- _Problem to solve_:
In the article about Justice Clarence Thomas's motor coach, why did experts say a bank would probably not have extended the financing that Anthony Welters provided? Answer in one to three sentences.

--- Reading text Enclosed Below ---

Clarence Thomas’ $267,230 RV and the friend who financed it

Justice Clarence Thomas met the recreational vehicle of his dreams in Phoenix, on a November Friday in 1999.
With some time to kill before an event that night, he headed to a dealership just west of the airport. There sat a used Prevost Le Mirage XL Marathon, eight years old and 40 feet long, with orange flames licking down the sides. In the words of one of his biographers, “he kicked the tires and climbed aboard,” then quickly negotiated a handshake deal. A few weeks later, Thomas drove his new motor coach off the lot and into his everyman, up-by-the-bootstraps self-mythology.
In a documentary financed by conservative admirers, Thomas, who was born into poverty in Georgia, waxes rhapsodic about the familiarity of spending time with the regular folks he meets along the way in RV parks and Walmart parking lots.
“I don’t have any problem with going to Europe, but I prefer the United States, and I prefer seeing the regular parts of the United States,” he told the filmmakers, adding: “There’s something normal to me about it. I come from regular stock, and I prefer being around that.”
But there is an untold, and far more complex, back story to Thomas’ RV – one that leaves unanswered a host of questions about whether the justice received, and failed to disclose, a lavish gift from a wealthy friend.
His Prevost Marathon cost $267,230, according to title history records obtained by the New York Times. Thomas, who in the ensuing years would tell friends how he had scrimped and saved to afford the motor coach, did not buy it on his own. In fact, the purchase was underwritten, at least in part, by Anthony Welters, a close friend who made his fortune in the health care industry.
He provided Thomas with financing that experts said a bank would have been unlikely to extend – not only because Thomas was already carrying a lot of debt, but because the Marathon brand’s high level of customization makes its used motor coaches difficult to value.
In an email to the Times, Welters wrote: “Here is what I can share. Twenty-five years ago, I loaned a friend money, as I have other friends and family. We’ve all been on one side or the other of that equation. He used it to buy a recreational vehicle, which is a passion of his.” Roughly nine years later, “the loan was satisfied,” Welters added. He subsequently sent the Times a photograph of the original title bearing his signature and a handwritten “lien release” date of Nov. 22, 2008.
But despite repeated requests over nearly two weeks, Welters did not answer further questions essential to understanding his arrangement with Thomas.

--- End of Enclosed Reading text ---
--- Raw data Enclosed Below ---

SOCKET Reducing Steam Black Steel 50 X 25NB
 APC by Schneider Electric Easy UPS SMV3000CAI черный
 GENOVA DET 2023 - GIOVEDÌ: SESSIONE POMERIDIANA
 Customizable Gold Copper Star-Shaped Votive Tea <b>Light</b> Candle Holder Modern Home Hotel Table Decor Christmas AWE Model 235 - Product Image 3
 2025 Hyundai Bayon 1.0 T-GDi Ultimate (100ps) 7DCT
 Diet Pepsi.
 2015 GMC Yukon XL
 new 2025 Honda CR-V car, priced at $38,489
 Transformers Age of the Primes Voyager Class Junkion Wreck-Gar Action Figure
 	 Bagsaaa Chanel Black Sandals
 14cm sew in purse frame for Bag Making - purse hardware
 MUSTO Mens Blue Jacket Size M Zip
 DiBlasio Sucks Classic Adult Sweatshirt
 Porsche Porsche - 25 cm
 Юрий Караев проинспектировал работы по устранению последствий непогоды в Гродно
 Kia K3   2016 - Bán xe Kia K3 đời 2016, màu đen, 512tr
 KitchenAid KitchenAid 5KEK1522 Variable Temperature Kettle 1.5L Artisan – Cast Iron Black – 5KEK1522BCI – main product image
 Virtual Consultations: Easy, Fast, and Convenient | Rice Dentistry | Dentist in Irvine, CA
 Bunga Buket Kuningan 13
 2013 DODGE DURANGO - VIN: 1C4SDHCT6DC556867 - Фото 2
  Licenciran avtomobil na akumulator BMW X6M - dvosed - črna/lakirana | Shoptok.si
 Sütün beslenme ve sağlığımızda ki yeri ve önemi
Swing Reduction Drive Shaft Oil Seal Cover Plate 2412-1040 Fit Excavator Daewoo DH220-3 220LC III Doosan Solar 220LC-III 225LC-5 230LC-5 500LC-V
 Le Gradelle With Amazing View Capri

--- End of Enclosed Raw data ---

- _Response for this exercise_:
Experts said a bank would have been unlikely to offer that financing because Thomas was already carrying a lot of debt. They also pointed out that the Marathon brand's high level of customization makes its used motor coaches difficult to value.